Stored rows:
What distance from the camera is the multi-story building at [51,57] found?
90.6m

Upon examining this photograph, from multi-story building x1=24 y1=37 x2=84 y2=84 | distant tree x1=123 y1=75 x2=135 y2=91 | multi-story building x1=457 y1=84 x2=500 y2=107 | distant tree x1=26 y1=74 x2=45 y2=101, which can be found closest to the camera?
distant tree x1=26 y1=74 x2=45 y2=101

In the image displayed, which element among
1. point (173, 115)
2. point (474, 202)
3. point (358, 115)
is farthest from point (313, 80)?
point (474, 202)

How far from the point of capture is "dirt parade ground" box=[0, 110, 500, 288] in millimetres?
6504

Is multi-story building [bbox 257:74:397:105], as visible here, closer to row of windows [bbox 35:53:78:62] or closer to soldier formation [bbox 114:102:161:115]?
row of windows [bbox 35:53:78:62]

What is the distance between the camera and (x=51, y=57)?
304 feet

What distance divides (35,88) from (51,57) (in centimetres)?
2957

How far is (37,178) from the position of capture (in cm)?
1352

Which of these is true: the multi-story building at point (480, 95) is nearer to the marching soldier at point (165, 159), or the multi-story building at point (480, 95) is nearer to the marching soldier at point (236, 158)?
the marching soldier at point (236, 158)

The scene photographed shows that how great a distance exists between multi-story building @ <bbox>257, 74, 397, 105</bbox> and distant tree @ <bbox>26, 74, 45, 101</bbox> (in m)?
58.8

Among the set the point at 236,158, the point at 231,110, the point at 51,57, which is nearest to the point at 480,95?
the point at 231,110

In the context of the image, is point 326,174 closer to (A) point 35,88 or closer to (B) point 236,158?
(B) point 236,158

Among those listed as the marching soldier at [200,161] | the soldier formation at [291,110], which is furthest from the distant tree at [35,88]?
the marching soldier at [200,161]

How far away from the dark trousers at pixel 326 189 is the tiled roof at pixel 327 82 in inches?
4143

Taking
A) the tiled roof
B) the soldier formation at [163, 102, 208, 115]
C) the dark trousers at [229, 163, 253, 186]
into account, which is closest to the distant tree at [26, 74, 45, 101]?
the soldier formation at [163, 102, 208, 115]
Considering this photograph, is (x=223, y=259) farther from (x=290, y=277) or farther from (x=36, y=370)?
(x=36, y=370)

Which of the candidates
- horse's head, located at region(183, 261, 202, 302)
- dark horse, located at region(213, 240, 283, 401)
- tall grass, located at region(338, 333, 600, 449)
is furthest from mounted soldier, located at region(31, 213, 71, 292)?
---
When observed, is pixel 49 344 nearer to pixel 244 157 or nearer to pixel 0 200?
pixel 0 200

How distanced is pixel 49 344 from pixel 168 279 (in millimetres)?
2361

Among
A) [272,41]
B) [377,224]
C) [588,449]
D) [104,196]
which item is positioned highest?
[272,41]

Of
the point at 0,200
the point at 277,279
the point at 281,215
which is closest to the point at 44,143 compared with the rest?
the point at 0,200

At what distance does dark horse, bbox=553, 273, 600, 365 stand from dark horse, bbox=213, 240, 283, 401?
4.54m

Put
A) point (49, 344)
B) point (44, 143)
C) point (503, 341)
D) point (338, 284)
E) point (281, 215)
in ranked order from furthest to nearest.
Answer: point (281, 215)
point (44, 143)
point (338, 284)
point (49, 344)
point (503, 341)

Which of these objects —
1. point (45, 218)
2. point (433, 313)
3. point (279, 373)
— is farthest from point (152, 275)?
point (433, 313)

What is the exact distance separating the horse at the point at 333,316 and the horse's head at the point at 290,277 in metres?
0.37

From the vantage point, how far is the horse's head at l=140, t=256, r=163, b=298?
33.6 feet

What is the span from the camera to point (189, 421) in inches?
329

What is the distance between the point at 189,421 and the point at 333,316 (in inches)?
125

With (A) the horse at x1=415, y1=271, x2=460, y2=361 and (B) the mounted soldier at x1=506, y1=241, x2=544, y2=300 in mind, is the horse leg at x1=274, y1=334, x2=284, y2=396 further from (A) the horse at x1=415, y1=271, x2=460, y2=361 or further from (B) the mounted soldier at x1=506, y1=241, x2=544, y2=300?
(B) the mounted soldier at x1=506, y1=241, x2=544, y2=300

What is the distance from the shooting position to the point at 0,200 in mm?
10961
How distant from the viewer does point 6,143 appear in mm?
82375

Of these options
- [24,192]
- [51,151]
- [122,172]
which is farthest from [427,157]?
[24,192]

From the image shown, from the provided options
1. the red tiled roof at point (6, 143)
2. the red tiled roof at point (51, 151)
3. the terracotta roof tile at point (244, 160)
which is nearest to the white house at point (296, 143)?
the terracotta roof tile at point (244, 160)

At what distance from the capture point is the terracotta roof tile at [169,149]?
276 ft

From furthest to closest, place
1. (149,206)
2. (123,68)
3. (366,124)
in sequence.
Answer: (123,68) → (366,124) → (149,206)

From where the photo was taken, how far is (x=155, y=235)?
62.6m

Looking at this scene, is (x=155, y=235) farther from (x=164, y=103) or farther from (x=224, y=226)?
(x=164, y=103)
==
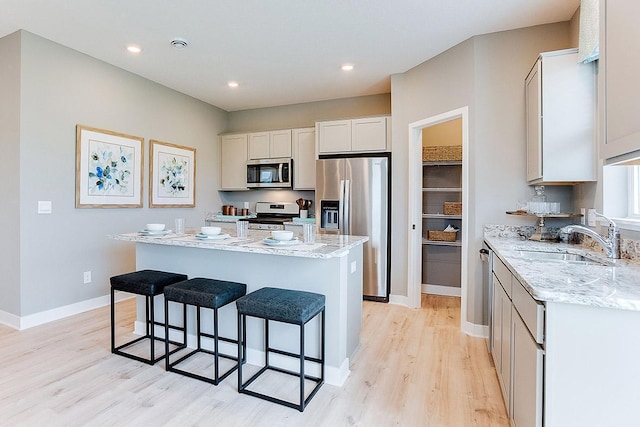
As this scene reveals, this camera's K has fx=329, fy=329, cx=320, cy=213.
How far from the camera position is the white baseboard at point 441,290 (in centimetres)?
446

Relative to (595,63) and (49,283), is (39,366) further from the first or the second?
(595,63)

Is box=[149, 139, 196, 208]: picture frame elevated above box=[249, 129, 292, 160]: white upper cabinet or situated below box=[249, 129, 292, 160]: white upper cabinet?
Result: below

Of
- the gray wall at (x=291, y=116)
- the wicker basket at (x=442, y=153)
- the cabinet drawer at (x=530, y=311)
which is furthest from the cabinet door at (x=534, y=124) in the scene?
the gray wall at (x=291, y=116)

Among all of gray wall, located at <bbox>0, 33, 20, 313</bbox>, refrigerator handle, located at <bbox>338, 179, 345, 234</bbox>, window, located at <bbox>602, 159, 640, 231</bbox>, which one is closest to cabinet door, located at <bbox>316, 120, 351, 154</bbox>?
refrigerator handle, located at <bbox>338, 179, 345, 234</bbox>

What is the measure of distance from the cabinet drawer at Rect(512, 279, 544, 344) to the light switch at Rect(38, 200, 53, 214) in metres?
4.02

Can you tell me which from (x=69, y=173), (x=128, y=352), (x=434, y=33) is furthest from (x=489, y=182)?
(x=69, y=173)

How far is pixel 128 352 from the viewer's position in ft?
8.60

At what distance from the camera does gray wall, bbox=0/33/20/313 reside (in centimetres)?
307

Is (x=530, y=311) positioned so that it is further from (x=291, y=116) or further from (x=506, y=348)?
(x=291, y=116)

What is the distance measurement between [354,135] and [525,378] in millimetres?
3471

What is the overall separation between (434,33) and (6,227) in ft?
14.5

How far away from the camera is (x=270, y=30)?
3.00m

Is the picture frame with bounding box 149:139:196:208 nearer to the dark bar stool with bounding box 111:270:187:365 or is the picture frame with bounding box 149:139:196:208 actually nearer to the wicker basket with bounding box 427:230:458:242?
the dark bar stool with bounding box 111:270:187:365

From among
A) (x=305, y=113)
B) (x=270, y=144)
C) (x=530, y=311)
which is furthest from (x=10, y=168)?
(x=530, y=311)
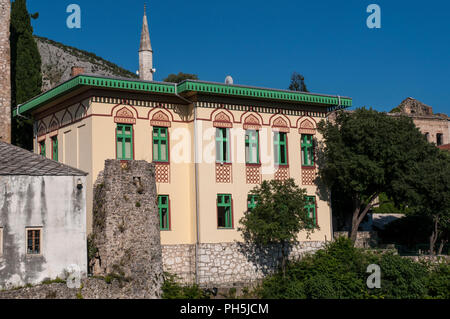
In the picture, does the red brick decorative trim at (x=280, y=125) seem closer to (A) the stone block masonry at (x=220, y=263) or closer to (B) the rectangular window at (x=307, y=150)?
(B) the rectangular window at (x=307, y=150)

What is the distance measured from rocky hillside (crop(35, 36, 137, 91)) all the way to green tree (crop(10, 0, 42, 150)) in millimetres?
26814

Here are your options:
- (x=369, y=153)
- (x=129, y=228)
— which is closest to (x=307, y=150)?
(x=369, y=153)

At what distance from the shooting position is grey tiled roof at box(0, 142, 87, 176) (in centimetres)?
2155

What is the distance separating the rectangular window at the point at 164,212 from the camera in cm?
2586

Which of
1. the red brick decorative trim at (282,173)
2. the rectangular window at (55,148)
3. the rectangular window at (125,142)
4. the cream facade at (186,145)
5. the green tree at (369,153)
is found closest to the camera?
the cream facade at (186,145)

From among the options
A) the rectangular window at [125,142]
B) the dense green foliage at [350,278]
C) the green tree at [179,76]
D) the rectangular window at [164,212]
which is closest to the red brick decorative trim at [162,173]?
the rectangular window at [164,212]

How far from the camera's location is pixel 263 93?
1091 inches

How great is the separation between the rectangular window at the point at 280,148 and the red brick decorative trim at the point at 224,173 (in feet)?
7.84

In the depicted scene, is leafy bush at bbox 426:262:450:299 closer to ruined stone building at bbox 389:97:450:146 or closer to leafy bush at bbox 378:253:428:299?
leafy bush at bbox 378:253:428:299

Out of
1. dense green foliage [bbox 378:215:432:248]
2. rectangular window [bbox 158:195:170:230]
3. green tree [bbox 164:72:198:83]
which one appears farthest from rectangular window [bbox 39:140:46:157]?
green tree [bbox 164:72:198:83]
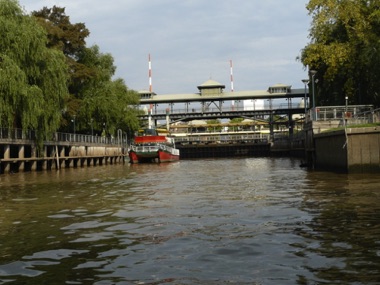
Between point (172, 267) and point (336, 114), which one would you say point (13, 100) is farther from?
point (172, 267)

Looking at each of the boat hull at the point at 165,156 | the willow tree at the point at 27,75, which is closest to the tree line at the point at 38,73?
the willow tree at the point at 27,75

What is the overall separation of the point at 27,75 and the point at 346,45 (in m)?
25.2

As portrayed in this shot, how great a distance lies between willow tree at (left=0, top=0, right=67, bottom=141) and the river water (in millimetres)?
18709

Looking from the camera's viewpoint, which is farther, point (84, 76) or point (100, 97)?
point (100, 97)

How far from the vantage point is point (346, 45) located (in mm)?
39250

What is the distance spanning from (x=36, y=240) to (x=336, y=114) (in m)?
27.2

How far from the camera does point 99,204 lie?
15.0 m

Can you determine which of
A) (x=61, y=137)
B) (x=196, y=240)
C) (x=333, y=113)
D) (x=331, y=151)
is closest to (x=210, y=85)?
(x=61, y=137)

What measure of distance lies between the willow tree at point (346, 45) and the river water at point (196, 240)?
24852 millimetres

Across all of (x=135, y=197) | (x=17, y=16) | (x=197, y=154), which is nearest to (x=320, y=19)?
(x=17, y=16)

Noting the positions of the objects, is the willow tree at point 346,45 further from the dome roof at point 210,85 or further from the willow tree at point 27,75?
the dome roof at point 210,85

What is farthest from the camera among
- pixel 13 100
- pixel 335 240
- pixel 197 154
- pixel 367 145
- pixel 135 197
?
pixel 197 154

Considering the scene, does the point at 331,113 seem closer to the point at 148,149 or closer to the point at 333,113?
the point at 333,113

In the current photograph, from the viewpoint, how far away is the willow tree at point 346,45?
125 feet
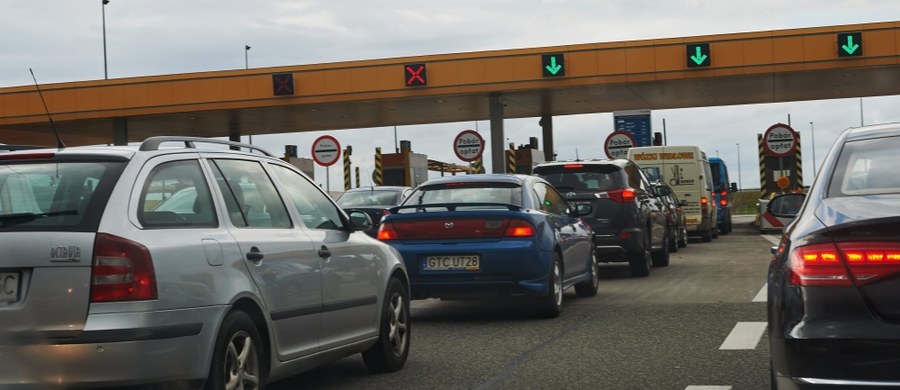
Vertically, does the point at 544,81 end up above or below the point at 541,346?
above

Goal: Output the listing lines from the one containing "Which of the candidates" through the one containing "is furthest from mounted", both included, as a Markdown table with the columns Row and Listing line, omitting any blank lines.

Result for this task:
| Row | Listing line |
|---|---|
| 1 | Which of the candidates |
| 2 | - horse's head, located at region(183, 261, 202, 302) |
| 3 | - dark horse, located at region(213, 240, 283, 401) |
| 4 | - tall grass, located at region(338, 333, 600, 449) |
| 5 | is furthest from mounted soldier, located at region(31, 213, 71, 292)? |